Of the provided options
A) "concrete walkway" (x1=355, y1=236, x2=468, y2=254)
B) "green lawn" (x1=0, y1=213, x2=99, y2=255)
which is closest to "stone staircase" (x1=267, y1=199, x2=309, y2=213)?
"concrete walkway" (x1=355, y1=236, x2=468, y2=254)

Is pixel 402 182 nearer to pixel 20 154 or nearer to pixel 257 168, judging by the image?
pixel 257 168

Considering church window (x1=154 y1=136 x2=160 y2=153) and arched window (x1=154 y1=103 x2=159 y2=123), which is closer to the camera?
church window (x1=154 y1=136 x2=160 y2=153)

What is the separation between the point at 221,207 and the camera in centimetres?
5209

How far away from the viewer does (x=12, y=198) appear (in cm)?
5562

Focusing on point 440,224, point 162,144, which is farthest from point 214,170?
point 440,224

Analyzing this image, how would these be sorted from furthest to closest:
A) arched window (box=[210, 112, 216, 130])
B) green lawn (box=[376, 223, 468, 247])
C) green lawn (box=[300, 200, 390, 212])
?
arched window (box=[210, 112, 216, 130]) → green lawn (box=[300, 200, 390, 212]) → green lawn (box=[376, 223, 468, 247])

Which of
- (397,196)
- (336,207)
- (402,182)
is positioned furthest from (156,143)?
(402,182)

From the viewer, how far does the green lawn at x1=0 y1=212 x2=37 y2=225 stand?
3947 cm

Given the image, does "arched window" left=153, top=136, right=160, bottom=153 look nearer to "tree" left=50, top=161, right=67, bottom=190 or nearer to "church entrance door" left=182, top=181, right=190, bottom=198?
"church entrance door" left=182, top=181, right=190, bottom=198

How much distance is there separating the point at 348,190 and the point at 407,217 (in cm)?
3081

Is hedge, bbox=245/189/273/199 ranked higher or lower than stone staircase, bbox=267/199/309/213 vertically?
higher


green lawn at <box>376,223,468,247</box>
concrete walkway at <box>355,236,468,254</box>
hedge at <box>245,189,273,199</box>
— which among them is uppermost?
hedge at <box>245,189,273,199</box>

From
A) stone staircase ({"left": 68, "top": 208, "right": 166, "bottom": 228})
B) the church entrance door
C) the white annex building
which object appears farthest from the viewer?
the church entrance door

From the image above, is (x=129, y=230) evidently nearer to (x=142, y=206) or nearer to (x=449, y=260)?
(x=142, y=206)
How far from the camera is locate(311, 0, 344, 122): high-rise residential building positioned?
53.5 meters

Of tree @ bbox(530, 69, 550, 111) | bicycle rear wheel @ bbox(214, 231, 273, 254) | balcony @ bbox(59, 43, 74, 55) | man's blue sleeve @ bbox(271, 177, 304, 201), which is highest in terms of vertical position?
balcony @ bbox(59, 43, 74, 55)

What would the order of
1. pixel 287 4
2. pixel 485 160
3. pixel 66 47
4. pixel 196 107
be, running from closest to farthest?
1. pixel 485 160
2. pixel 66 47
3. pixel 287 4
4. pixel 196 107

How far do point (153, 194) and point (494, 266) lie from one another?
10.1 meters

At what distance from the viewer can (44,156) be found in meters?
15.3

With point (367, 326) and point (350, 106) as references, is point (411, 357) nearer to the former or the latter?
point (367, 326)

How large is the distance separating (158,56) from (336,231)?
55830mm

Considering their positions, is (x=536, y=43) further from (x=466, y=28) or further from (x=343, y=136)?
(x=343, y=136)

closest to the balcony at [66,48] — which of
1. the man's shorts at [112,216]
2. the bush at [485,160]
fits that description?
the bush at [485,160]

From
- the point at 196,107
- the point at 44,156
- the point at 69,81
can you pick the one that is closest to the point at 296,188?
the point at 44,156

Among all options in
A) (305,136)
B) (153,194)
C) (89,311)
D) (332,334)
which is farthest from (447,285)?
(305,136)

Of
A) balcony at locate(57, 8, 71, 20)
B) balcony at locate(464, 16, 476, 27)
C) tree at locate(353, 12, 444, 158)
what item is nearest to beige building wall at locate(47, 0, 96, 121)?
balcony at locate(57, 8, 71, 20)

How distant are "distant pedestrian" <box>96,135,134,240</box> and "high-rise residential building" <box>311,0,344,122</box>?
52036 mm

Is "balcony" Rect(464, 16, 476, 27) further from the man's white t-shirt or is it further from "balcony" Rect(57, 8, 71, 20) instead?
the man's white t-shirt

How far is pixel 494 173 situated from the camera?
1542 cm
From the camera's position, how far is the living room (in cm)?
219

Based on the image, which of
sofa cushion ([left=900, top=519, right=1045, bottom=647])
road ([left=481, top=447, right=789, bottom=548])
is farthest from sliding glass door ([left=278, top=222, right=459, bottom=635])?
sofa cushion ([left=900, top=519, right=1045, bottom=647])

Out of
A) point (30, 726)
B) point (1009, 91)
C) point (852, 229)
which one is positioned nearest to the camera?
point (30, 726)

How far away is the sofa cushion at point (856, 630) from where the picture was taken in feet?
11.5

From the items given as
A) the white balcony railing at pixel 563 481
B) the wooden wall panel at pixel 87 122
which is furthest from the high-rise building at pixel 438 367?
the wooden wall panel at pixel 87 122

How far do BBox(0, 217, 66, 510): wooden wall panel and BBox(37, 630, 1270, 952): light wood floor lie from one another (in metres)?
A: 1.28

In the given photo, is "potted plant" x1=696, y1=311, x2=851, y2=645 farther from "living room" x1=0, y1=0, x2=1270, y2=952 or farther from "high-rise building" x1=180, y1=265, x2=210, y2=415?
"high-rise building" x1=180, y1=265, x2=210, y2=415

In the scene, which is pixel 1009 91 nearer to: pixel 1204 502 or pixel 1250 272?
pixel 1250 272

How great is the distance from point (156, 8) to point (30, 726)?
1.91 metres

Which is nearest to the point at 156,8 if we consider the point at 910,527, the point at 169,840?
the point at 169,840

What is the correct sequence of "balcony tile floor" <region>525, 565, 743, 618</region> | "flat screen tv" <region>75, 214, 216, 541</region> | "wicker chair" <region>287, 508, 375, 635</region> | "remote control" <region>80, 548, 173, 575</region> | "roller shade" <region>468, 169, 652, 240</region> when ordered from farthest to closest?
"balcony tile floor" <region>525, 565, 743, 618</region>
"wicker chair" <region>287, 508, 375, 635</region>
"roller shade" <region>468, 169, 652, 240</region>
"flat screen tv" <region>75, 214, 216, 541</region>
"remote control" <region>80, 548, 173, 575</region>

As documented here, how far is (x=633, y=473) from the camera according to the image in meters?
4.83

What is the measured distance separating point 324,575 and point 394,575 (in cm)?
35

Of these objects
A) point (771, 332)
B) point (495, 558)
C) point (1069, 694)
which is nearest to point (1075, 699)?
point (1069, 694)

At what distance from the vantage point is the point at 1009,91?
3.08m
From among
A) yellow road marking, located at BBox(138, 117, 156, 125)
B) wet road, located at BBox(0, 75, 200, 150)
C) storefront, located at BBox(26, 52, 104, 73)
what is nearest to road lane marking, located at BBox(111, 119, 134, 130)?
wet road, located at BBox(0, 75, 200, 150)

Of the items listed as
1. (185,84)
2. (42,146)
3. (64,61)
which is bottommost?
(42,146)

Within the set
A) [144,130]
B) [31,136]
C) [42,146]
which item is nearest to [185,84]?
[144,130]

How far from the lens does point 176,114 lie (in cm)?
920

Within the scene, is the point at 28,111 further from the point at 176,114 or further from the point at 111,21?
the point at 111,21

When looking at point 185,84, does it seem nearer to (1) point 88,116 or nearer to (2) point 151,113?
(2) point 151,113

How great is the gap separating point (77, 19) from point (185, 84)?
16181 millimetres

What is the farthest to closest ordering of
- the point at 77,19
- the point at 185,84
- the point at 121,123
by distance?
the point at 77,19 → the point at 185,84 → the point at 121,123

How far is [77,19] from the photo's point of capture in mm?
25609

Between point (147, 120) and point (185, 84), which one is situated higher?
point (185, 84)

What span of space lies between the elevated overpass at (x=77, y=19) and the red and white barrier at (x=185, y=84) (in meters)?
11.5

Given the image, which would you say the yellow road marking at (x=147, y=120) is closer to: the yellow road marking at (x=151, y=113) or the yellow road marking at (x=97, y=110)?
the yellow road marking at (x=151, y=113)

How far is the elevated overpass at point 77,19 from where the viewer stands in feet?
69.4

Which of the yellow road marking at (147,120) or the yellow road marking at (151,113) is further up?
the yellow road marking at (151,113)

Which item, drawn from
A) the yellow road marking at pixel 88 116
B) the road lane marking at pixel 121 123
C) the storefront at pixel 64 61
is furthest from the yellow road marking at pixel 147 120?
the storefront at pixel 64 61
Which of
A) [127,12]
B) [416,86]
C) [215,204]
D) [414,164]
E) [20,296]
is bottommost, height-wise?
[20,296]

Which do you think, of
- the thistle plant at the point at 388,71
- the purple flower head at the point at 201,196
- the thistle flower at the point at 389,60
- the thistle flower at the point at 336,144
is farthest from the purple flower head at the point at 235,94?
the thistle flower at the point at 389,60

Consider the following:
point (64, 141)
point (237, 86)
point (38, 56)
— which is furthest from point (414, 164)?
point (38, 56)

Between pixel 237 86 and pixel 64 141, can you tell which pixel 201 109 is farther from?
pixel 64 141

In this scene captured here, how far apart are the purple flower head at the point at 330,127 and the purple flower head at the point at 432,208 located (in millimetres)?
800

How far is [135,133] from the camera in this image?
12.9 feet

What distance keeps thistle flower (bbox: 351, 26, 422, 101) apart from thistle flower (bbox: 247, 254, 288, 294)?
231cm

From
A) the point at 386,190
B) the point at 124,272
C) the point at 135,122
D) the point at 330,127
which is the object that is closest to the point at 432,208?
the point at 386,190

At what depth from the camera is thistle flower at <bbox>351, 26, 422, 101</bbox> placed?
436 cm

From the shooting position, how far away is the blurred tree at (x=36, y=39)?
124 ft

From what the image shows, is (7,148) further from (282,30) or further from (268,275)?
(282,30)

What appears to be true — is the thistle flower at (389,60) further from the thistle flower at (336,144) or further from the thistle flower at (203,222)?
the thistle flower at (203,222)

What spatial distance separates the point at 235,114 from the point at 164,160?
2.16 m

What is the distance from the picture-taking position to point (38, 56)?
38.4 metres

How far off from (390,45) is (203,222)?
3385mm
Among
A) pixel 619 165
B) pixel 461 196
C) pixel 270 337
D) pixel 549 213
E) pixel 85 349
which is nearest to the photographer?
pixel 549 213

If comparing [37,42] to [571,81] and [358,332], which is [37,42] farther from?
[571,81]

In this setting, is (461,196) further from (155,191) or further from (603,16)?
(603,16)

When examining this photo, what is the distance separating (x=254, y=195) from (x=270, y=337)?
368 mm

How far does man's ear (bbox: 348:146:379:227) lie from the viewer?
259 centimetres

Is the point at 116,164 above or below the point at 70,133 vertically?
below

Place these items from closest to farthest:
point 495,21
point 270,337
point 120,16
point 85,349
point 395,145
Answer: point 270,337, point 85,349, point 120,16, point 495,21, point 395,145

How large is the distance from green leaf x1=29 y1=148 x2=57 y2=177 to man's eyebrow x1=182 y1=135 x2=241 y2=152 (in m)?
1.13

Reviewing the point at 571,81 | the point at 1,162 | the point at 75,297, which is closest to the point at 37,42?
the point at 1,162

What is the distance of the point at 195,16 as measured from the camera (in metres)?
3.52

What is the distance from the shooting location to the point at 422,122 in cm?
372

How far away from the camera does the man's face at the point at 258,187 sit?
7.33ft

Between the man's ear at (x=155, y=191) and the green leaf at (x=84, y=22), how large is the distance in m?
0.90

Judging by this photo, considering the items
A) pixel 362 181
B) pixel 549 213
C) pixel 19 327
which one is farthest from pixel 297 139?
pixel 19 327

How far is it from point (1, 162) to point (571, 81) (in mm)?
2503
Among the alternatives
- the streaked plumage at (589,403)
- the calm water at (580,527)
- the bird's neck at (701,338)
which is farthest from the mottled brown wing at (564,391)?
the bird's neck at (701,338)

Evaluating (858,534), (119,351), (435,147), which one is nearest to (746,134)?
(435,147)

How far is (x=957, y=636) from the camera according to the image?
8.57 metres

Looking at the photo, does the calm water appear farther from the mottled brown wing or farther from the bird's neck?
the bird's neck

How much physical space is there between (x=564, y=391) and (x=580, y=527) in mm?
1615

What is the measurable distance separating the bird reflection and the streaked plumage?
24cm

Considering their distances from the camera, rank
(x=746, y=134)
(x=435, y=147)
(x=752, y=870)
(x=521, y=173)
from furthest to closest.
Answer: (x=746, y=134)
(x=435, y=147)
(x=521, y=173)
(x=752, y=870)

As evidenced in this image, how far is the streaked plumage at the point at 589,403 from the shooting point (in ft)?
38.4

Problem: Carry over every line of the data from the line with "If comparing [37,42]" up to and including the line with "259 centimetres", adding 120 to each coordinate and each distance figure in the answers.

The response:
If comparing [37,42] to [571,81] and [358,332], which is [37,42] farther from?
[691,201]

In this setting, is (461,196) further from (155,191) or further from (603,16)?
(723,136)

When examining this photo, what is the distance separating (x=254, y=195) from (x=270, y=337)?
488 mm

How far does man's ear (bbox: 348:146:379:227) lie from the viewer?
379 centimetres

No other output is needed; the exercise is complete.